Pour "lever les doutes" justement, la Métropole de Lyon a quasiment décidé de la mise sous tutelle de l’IFCM en corrigeant sa gouvernance. Ainsi, un conseil d’administration de 23 membres a été décidé dans lequel siègeront des représentants de la ville de Lyon, de la Métropole de Lyon, des universités ainsi que des personnalités qualifiées désignées par ces trois instances.
Par ailleurs, un conseil d’orientation et de surveillance composé de représentants de l’Etat ainsi que de membres de la ville et de la Métropole de Lyon "aura droit de regard sur les orientations de la programmation et sur les embauches du personnel de l’IFCM" selon l'amendement voté à la Métropole ce lundi.
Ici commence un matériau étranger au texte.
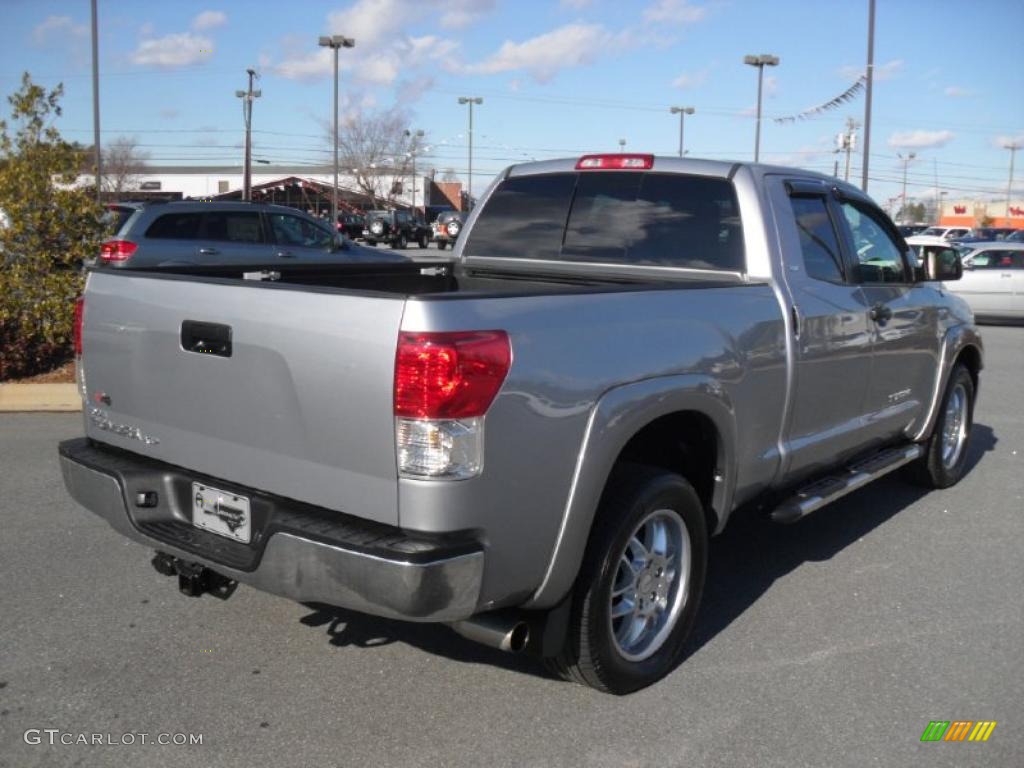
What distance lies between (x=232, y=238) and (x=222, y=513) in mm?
11047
Dans le même esprit, le bureau de l’association sera composé, comme chaque association, d’un président, d’un trésorier et d’un secrétaire auxquels seront adjoints un vice-président, un trésorier adjoint et un secrétaire adjoint issu des partenaires institutionnels que sont la ville, la Métropole de Lyon et l’université de Lyon.
Humiliation
Si ces gardes fous sont autant de contrôle des activités de l’IFCM, ils en disent long sur les arrières-pensées qui les motivent. C’est comme si les Musulmans de France étaient constamment présumés coupables de dérives islamistes potentielles.
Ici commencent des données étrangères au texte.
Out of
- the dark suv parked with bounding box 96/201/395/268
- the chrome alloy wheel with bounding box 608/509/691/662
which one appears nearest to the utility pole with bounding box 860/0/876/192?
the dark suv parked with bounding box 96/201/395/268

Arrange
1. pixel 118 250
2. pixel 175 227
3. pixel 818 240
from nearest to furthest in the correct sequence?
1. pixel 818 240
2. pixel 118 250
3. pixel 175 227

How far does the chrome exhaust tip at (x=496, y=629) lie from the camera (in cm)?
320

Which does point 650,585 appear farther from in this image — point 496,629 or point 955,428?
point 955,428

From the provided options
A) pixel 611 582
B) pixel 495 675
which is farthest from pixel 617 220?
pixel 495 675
Cet arrière-pensée vise, telle une humiliation, le recteur Kamel Kabtane qui entretient pourtant des relations apaisées avec les autorités républicaines avec constance. Le président du groupe Les Républicains à la Métropole, Philippe Cochet, a même souligné à son propos "l’intégrité dans les valeurs républicaines et son engagement pour l’ouverture des cultures [qui] méritent d’être soulignés".
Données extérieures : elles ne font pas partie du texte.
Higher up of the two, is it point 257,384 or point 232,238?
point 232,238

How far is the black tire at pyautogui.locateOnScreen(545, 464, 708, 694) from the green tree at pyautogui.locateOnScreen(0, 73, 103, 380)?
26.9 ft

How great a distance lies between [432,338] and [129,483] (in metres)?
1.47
Malgré tout, la consigne a donné de s’abstenir dans les rangs du parti Les Républicains quand les mêmes avaient voté contre à la ville et à la région. Comprenne qui pourra. Mais devant les gages fournis dans la gouvernance de l’IFCM, sept élus LR ont décidé de voter en faveur de la subvention : Guy Barret, Nora Berra, François-Noël Buffet, Agnès Gardon-Chemain, Patrick Huget, Inès de Lavernée et Laurence Balas.
Pour rappel, le projet de cet institut français de civilisation musulmane est dans les cartons depuis 1983. A l’origine, il était prévu d’édifier un tel centre culturel à proximité de la Grande Mosquée de Lyon en raison d’un terrain disponible.
Pour rappel, le projet de cet institut français de civilisation musulmane est dans les cartons depuis 1983. A l’origine, il était prévu d’édifier un tel centre culturel à proximité de la Grande Mosquée de Lyon en raison d’un terrain disponible.